Work to complete: According to the text on the American Industrial Revolution, which three groups bore the brunt of the period's negative practices?

Source extract:
▬▬▬▬▬▬
Creation of Factories
The rapid industrialization of the country from 1865 to 1920 can mainly be attributed to the introduction of the predecessor of the modern-day factory into the U.S market. Before its creation; products used to be made-to-order which limited the amount of time that particular goods could be made and shipped (Horrell & Oxley, 2012). Through the use of factories and a rough version of what we now know as an assembly line, products could now be created in bulk. This lowered their inherent cost which subsequently increased their demand resulting in even more factories being built to match the needs of the market.
Connection to America’s Expansion
Aside from the industrial revolution, another pivotal point that occurred from 1865 to 1920 was America’s Westward Expansion, which was encouraged by the Louisiana Purchase. These two crucial points are connected since the expansion in territory also came to the inevitable increase in the country’s economy (Hirschman & Mogford, 2009). Fueled by its western expansion and the arrival of millions of immigrants over several decades, America’s industrial capacity grew to match the ever-increasing demand for processed goods.
The Growth of the Railroad Industry
The railroad industry contributed immensely to the growth of the industrial revolution since it enabled goods to be transported in large quantities in an expedient fashion (Staudenmaier, 1990). This allowed various products to reach previously inaccessible locations resulting in the rise of overall market demand.
Groups Negatively Affected by the Industrial Revolution
During the industrial revolution, women, children, and immigrant workers bore the brunt of the negative practices that arose during this period. Children were required to help support their families by also working. Unfortunately, they were often used in dangerous jobs such as working in the machinery of a factory or coal mines. This resulted in numerous deaths due to the danger of the equipment and the potential collapse of tunnels (Gordon, 1989).
Women were often paid lower wages than their male counterparts and were placed in abysmal working conditions that endangered their health. Lastly, immigrant workers were abused by factory owners due to their limited amount of opportunities. They were paid substandard wages compared to American workers and were subjected to living in horrendous living conditions that compromised their health.
Impact on the Average Working American
While the average worker gained more job opportunities, it was often the case that safety protocols and standardized wages were not implemented in many factories resulting in the abuse and even death of employees (Ransom, 1999). The reason for this was a lack of sufficient government oversight over the practices of factory owners which allowed these cases of abuse to be endemic within many factories at the time.
The American Industrial Revolution brought about an unprecedented level of economic and social change to the country; however, in its pursuit of wealth and expansion, it neglected to take into account its negative impact on the workers that helped to make it possible.
Gordon, J. S. (1989). When our ancestors became us. American Heritage, 40(8), 106.
Hirschman, C., & Mogford, E. (2009). Immigration and the American industrial revolution from 1880 to 1920. Social Science Research, 38(4), 897-920.
Horrell, S., & Oxley, D. (2012). Bringing home the bacon? Regional nutrition, stature, and gender in the industrial revolution. Economic History Review, 65(4), 1354-1379.
Justman, M., & Grandstein, M. (1999). The Industrial Revolution, Political Transition, and the Subsequent Decline in Inequality. Explorations In Economic History, 36(2), 109.
Ransom, R. L. (1999). Fact and counterfact: The Second American Revolution’ revisited. Civil War History, 45(1), 28.
Staudenmaier, J. M. (1990). Engines of Change: The American Industrial Revolution, 1790- 1860. Journal Of American History, 77(1), 217.
▬▬▬▬▬▬
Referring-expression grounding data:
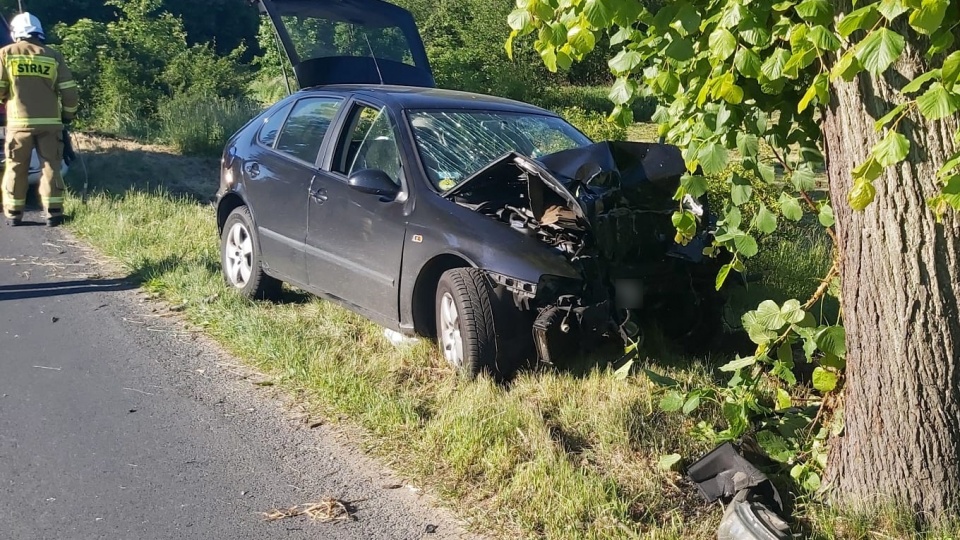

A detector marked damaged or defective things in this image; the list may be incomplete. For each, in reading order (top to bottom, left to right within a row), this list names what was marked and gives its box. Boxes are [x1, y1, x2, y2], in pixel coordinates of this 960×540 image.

shattered windscreen glass [278, 15, 412, 65]
crashed dark grey car [216, 0, 720, 378]
shattered windscreen glass [406, 109, 588, 190]
crumpled front end [446, 141, 724, 364]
▬▬▬▬▬▬
Answer to the problem: Women, children, and immigrant workers.